The problemWhat's the problem? Why can't a radiowave just pass through a waveguide without further ado? The figure shows a rectangular waveguide and a vertically polarized radio wave propagating through the waveguide "away from the reader". The red lines represent the electric field and the blue lines the magnetic field. The electric field is vertical, the magnetic field horizontal, and both are at right angles to the direction of propagation, as they should in a radiowave.
What goes wrong here is that there is a vertical electric field (red lines) at the left and right walls of the waveguide. That's not allowed. Just like a voltage cannot exist across a (perfect) conductor (one would short-circuit the voltage source), an electric field cannot exist along the surface of a conductor; such a field would be "short-circuited" as well. An electric field can only exist near a conductor if it is perpendicular to the conductor. In our example this is the case at the top and bottom walls of the waveguide, but not at the left and right walls.
For the magnetic field, the rules are exactly opposite: near a conductor a magnetic field is allowed to point along the conductor, but not perpendicular to it. Again we see that this condition is satisfied at the top and bottom walls, but not at the left and right walls.

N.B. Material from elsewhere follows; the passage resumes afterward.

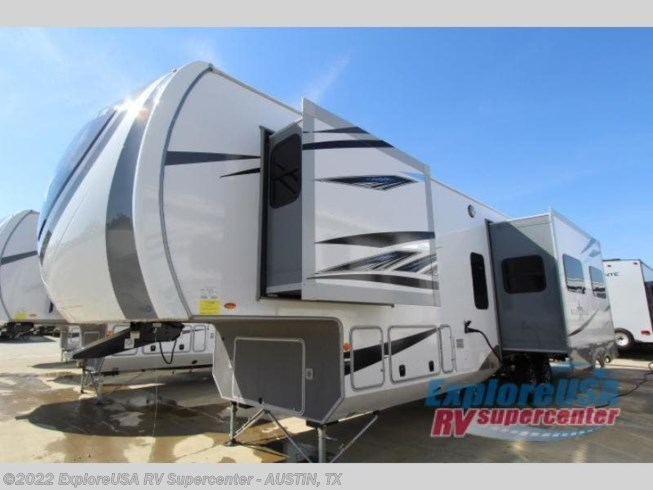 2020 Silverstar SF427BHS by Highland Ridge from ExploreUSA RV Supercenter - KYLE, TX in Kyle, Texas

So, we have to find a solution which on the one hand behaves as radiowave in the interior of the waveguide, but on the other hand satisfies the boundary conditions at its walls. One can do this with a lot of math, resulting in a large number of possible solutions, only one of which is relevant in practice. Books that don't dive into the math usually don't go beyond a sketch of the resulting field lines of that single useful solution, without explaining why. I'd like to find a middle course here: explain without mathematics how that solution is composed.

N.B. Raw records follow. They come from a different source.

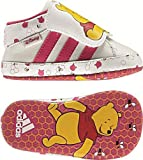 Adidas Disney Winnie & Friends Crib Leather (Winnie girls) running white/ultra pink/radiant pink, Size Adidas UK: 21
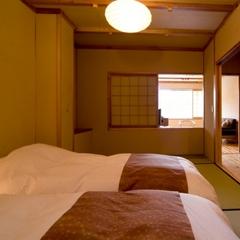 【禁煙】通常客室:半露天風呂付き客室(45平米)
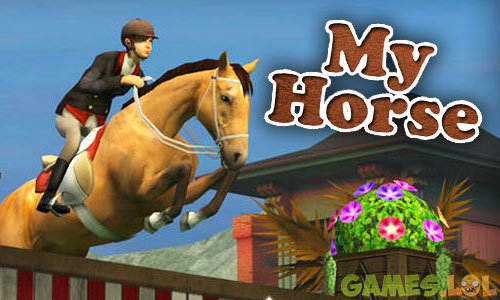 Play My Horse on PC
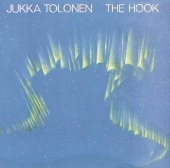 Jukka Tolonen - The Hook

Two diagonal wavesAs a start, let's simplify the picture. Instead of drawing a waveguide with lots of arrows, we'll from now on only draw a top view. See figure (a), showing the top view of the same situation as the previous drawing. We'll for now limit ourselves to the electric field and now use colour for the sign: red for positive (upward in the previous drawing), blue for negative (downward). We see a nice wave propagating upward: upward in this figure is what was "away from the reader" in the previous drawing. And again we see that this wave is not zero at the left and right walls of the waveguide.

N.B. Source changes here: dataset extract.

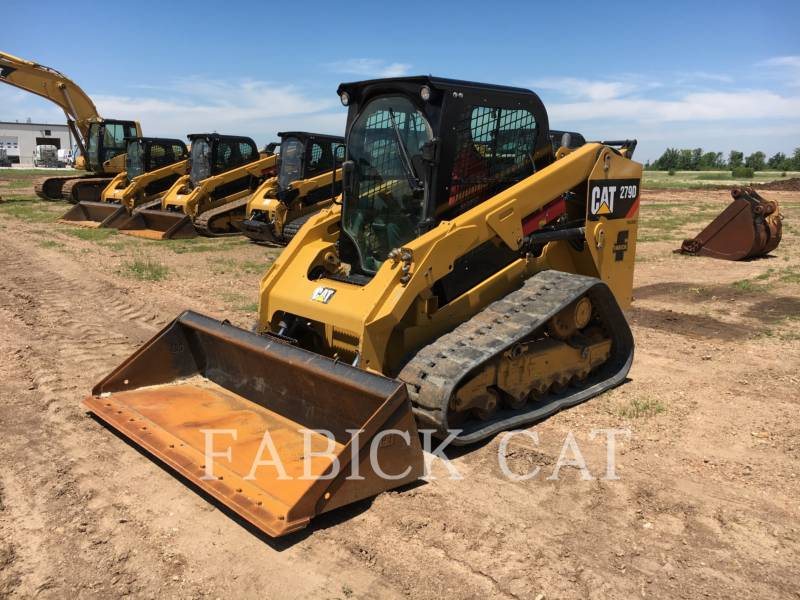 CATERPILLAR CHARGEURS TOUT TERRAIN 279D C3H4 equipment  photo 2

Now let's rotate the wave a bit, see figure (b), so it is propagating in a diagonal direction. The wave seems to magically go through the walls of the waveguide, but we'll fix that later. For now it is important to observe that this wave is 0 at some spots on the walls, such as points A and B on the left wall and points C and D on the right wall. Between A and B, and between C and D, it is not zero, so the problem has not been solved yet.
Next, take a second diagonal wave, propagating under the same angle but to top right rather than top left, as in figure (c). Also this wave is zero at points A, B, C and D, and not in between. However, while the wave in figure (b) was positive (red) between points A and B, the wave in figure (c) is negative (blue) there.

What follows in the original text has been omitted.